I don't see any cost savings here.
-----Original Message-----
From: Nathan Andelin [mailto:nandelin@xxxxxxxxx]
Sent: Wednesday, May 15, 2013 9:57 AM
To: Midrange Systems Technical Discussion
Subject: Re: cloud services with new development on IBM i on Power
Richard Schoen makes a valid point. Cheap and easy for someone to
begin programming on Windows/Linux/Apple.
Microsoft's empire was built on instant gratification. I must agree that it works. But I'd like more people to think strategically rather than tactically. If you're hosting broadly scoped application & database environments for say 10 separate tenants using Rackspace (.Net, JEE, PHP), you do it with at least 10 virtual machine instances, perhaps more. At least that't the type of configuration in every case that I'm aware of.

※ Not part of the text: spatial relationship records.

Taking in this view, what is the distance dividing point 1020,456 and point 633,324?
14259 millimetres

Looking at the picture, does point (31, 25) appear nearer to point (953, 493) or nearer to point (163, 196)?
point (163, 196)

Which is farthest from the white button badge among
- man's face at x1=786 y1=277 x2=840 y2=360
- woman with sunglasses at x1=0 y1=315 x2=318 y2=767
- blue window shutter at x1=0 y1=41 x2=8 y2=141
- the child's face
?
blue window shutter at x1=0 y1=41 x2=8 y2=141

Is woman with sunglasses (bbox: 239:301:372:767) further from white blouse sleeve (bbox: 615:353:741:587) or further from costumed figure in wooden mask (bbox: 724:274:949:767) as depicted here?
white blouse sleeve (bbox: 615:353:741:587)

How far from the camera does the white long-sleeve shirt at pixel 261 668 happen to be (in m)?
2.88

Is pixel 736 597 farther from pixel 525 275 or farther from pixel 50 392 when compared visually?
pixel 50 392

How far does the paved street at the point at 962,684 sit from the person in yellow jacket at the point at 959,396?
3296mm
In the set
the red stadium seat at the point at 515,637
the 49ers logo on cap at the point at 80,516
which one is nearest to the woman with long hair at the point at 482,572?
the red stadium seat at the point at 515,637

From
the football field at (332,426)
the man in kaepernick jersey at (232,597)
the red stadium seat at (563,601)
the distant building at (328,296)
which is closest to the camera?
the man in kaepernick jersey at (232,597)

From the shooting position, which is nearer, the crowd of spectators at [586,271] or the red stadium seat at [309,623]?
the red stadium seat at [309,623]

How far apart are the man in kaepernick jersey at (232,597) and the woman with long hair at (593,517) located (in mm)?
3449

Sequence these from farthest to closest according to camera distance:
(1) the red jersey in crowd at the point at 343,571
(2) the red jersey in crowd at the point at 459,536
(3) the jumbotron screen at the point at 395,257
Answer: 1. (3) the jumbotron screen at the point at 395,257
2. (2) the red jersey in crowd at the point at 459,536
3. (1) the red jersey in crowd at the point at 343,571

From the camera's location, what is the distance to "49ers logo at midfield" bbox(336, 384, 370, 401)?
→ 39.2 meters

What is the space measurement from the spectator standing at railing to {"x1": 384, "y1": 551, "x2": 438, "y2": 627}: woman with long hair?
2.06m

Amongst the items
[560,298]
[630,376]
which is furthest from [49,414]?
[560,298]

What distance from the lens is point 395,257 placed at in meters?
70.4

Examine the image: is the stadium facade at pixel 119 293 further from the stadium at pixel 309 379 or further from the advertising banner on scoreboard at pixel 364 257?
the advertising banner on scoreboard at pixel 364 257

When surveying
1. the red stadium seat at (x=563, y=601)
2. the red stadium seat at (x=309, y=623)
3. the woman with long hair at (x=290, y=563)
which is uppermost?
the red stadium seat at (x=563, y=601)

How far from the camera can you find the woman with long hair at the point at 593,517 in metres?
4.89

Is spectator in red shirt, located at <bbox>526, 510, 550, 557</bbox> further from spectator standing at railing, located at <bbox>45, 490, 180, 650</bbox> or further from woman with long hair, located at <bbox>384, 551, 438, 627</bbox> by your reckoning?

It appears that Rackspace charges apx. $500 - $1,000 per month for VM instances that support both App Server and Database workloads. I would proposed hosting say 10 tenants, 2K-3K users on a 4-core Power 720. Say 64GB RAM. Say 1TB DASD. Use IBM i Subsystems and Library Lists to partition the workloads. Drop your hosting costs from $5K-10K per month to something like $1K per month.